Hardwood and wooden alternatives may be prone to damage and have a few downsides which make laminates a preferred choice. Laminates are wood-particle, thin sheets that are sandwiched together using layers of compressed paper and plastic resin that’s heated to form a solid piece. The top layer is printed with different patterns and designs to give a fine finish to the cabinet’s exterior.

Laminate is a popular material for kitchen cabinets as it is durable, cheaper, available in several designs and color alternatives, and easy to clean. On the flip side, you cannot paint a laminate kitchen cabinet.

Some of the pros and cons of using laminates as kitchen cabinet material are highlighted below.


  • Durable,
  • Easy to clean,
  • Available in a variety of colors, patterns, and designs,
  • Cost-effective alternative.


  • You cannot paint or stain laminate kitchen cabinets.

Stainless Steel
It might come as a surprise but stainless steel also makes a nice choice for kitchen cabinet material. It is durable and strong, adds a glassy look to your overall kitchen design, and is available in both plain and patterned designs. However, stainless steel makes a more expensive choice for kitchen cabinet material.

Some of the pros and cons of stainless steel include the following.


  • Gives a unique look to your kitchen,
  • Sturdy and Durable,
  • Stain and rust-resistant, and
  • Are easy to clean.


  • Available in a limited range of colors,
  • May need re-polishing to maintain a shiny look,
  • May dent and scratch,
  • The cabinets are noisier than cabinets made from other materials.  

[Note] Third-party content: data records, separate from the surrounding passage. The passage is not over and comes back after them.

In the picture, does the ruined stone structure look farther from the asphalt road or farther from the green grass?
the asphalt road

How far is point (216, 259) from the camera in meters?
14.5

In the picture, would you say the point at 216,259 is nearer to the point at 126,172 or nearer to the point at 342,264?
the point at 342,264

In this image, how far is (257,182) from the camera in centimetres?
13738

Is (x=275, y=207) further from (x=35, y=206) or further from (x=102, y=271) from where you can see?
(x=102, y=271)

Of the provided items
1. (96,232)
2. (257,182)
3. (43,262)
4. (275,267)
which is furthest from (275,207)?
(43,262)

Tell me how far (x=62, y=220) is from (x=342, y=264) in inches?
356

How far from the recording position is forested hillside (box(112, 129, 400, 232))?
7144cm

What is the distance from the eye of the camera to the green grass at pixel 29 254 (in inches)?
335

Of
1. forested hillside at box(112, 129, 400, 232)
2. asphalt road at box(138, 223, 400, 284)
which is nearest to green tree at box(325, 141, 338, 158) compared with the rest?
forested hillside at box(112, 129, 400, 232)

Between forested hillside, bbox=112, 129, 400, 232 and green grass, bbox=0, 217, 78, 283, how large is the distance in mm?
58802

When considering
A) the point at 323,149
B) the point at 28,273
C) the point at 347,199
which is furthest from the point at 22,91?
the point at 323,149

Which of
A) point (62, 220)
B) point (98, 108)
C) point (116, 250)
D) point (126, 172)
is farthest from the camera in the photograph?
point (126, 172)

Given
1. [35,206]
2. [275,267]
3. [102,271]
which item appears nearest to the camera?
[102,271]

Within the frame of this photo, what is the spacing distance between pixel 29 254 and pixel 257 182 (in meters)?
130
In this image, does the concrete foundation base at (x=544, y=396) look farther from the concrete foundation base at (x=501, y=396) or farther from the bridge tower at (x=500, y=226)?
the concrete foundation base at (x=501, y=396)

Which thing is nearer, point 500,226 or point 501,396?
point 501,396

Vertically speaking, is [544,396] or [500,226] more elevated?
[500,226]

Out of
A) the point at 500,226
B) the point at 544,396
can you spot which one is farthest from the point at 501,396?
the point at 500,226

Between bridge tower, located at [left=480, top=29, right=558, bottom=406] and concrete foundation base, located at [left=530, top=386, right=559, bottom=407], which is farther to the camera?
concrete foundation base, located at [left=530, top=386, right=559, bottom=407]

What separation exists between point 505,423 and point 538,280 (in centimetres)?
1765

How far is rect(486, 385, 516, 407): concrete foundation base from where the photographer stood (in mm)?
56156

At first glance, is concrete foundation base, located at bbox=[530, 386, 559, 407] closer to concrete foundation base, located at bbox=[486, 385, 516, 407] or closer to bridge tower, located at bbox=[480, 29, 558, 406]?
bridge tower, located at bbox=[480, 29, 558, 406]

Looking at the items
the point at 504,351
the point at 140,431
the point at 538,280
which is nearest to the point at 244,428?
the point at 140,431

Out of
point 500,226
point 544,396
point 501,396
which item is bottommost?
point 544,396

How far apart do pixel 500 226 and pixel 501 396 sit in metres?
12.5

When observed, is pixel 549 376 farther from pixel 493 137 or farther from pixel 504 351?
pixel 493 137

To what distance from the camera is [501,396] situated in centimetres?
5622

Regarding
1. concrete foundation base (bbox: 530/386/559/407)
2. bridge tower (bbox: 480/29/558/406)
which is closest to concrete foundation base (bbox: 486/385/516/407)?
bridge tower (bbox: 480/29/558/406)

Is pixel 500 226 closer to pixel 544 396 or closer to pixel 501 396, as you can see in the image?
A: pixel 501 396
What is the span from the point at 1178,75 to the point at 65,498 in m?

What Is the Best Material for Kitchen Cabinets?

Now that you already know the pros and cons of several kitchen cabinet materials, you can decide on which one of the best materials for your kitchen cabinets. Your choice of material for your kitchen cabinet will depend on several factors including

  • The material’s durability,
  • Your budget,
  • the existing look of your kitchen,
  • the extent of kitchen remodeling and
  • Your preference for kitchen cabinet material.

Hardwood makes the most durable choice of kitchen cabinet material however, it is the most expensive material for kitchen cabinets which also adds a classic touch to your kitchen. On the other hand, stainless steel is a super functional material for your kitchen cabinets and also makes a unique choice for kitchen cabinet material. Other types of materials including plywood, particleboard, and laminates also make a decent choice and are available in a variety of colors and styles.

The best material for a kitchen cabinet will ultimately come down to your budget, personal preference, and overall kitchen design. We hope that this guide to kitchen cabinet materials with their pros and cons will help you make the right choice for your kitchen.